The museum itself is granted the deepest inner life, and in its passageways Cohen administers heavy doses of art history. Art history buffs may even recognize Johann’s narration; it could easily pass for a screenplay adaptation of art critic John Berger’s 1972 book and television series, Ways of Seeing. Berger is thanked in the closing credits, as he should be: an art student’s diatribe against the capitalistic underpinnings of Dutch still-life painting, a revelation that sex and gore in Baroque paintings could rival Hollywood’s excess, and even the human museum of yellowed snapshots, centerfolds, and newspaper clippings in Johann’s local bar are all lifted straight from his writing. The Bruegel gallery is host to an excessively overt scene in which a docent forces a Marxist humanist agenda on resistant visitors.
Beyond these direct quotations, Cohen’s film profoundly expresses Berger’s theory of the relationship between subject, object, and spectator. In a scene that departs from the movie’s persistent realism, a middle-aged woman slumps on a gallery bench, flipping half-heartedly through a brochure; an older man surveys an expanse of paintings; a young woman’s hands fidget nervously as she sways before a frame. Suddenly, all three are stripped completely bare. In the wooden, hushed interior of the gallery, the bold image shocks.
But this is more than an absurd gimmick. Berger says that to be nude is to be seen, while to be naked is to be oneself. Cloaked in convention, the nude reigns in art history; nakedness is rare. “At the moment of nakedness first perceived,” he writes, “an element of banality enters: an element that exists only because we need it.” In Museum Hours, banality dwells in the filmmaking: these visitors, not particularly beautiful or with impact on the story, remain lazily themselves, undisturbed by their exposure. For me, the moment was a confession of reality — I suddenly became conscious of Cohen’s presence, wondering how he had secured permission for this.
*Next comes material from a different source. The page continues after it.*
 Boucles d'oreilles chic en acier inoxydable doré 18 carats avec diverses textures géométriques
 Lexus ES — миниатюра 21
Mary Margaret O’Hara in Jem Cohen’s “Museum Hours,” film still
It’s unclear if the museum visitors who crowd the film bought admission that day or are hired actors and the galleries a set. A sea of sneakers squeaks past marble nudes. An audio guide buzzes in the ear of a boy fighting boredom. A woman engrossed in a painting turns from it and, glancing directly into the camera, explodes into a laugh. Is she surprised to be caught in a stranger’s lens or dismayed at missing her cue? Cohen is a provocative editor, and instead of cutting the take, it remains buried in the celluloid, a testimony to reality’s persistence even while the camera rolls.
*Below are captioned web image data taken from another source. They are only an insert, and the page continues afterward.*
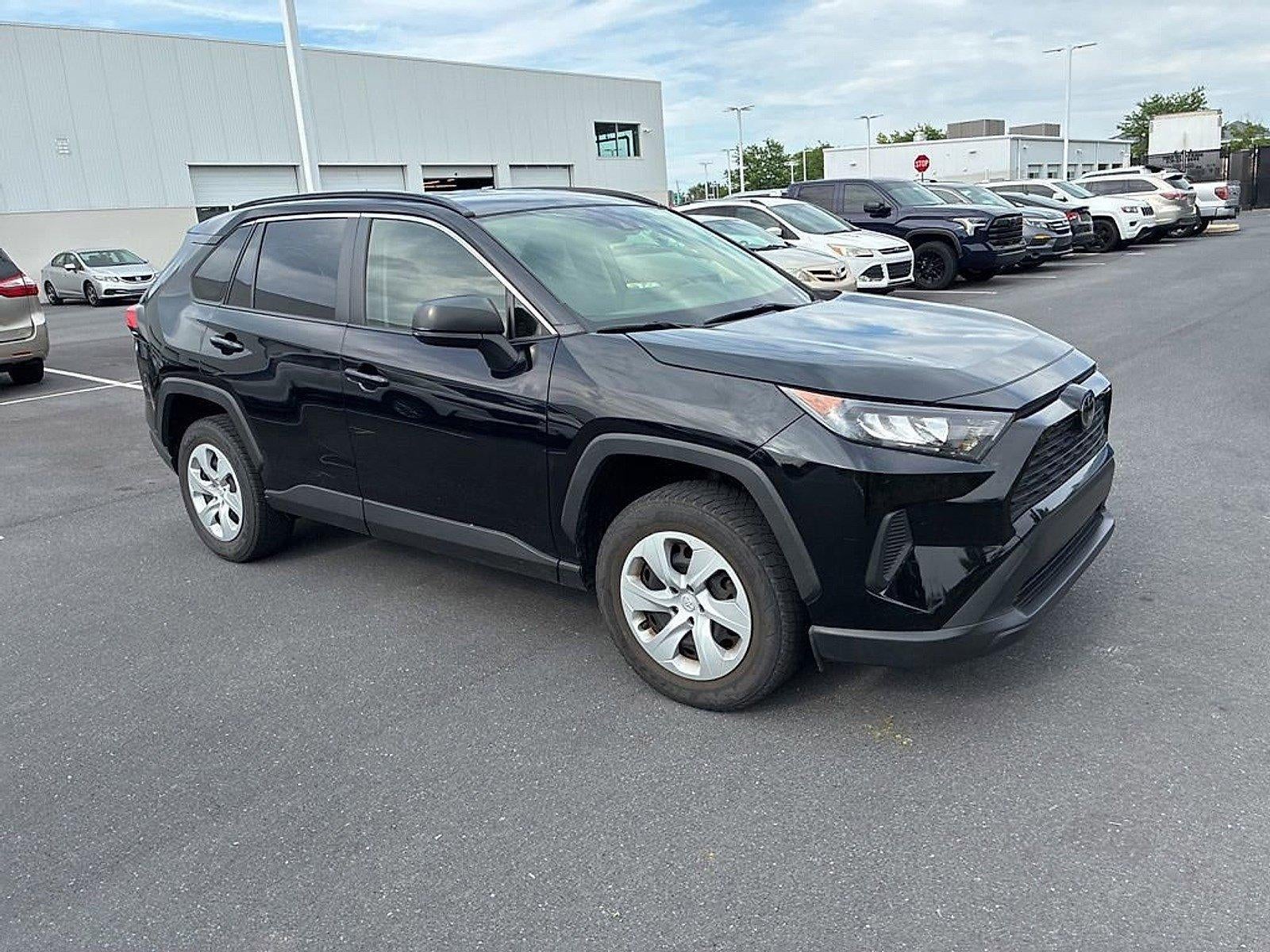 2019 Toyota RAV4 LE AWD (Natl)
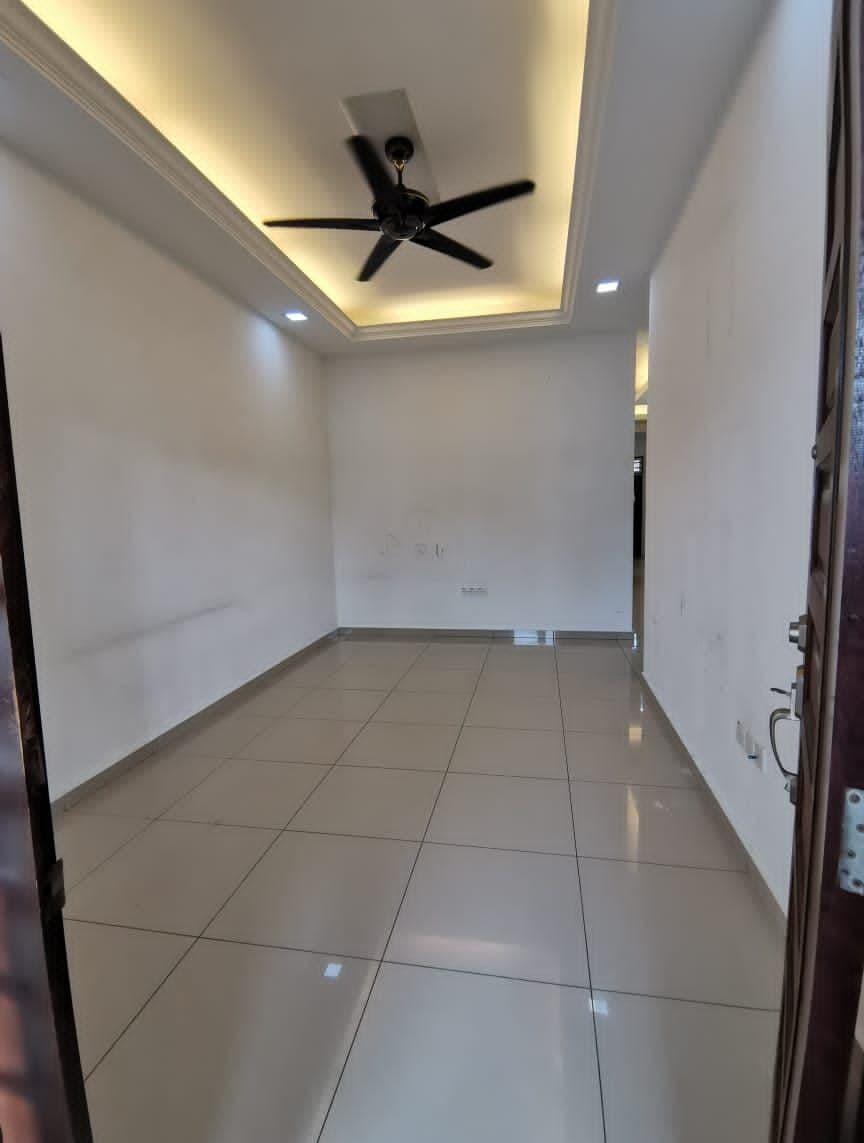 1 STY TMN NUSARI AMAN BANDAR SRI SENDAYAN SEREMBAN - photo 2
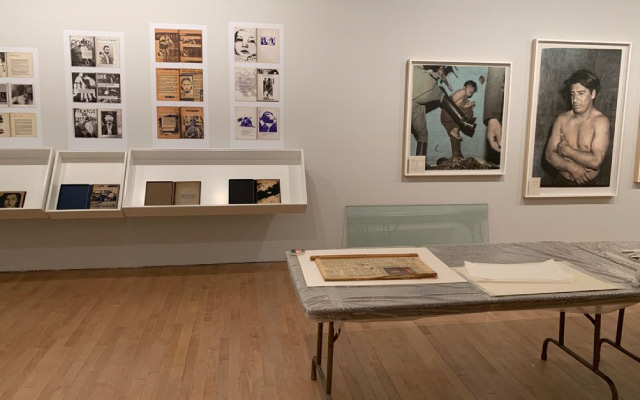 Exposición Periódicos de ayer en el MAMU, 2021.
Berger argues that truly great artists are uninterested in the viewer’s expectations, relying on neither the conventions of representation nor realism. So idiosyncratic is their vision that their subject is transformed into something inaccessible to the spectator. “The spectator can witness their relationship — but he can do no more: he is forced to recognize himself as the outsider he is.”
Museum Hours is about outsiders learning to see: Anne, freed from an agenda and consumerism, experiences her trip visually; Johann, whose career is observation, finds that interaction allows distance from the familiar (this culminates in the film’s poetic finale, wherein art and life combine seamlessly); we, in the dark, air-conditioned theater, remain hopelessly remote from Vienna’s snow-covered streets, limited to Cohen’s vision.

Film still from Jem Cohen’s “Museum Hours”
A follower of both the unplanned and the ordinary, his eye sees the drama of street corners and flea markets in the same way it does masterpieces in frames and glass vitrines. By refusing to feed our expectations for the generic, he gives us space to think, insisting on what Berger said best: “The relation between what we see and what we know is never settled.”
Museum Hours is currently playing at select theaters in New York City and nationwide.
In 1988, the lead actress, Mary Margaret O’Hara, released a phenomenal record called Miss America.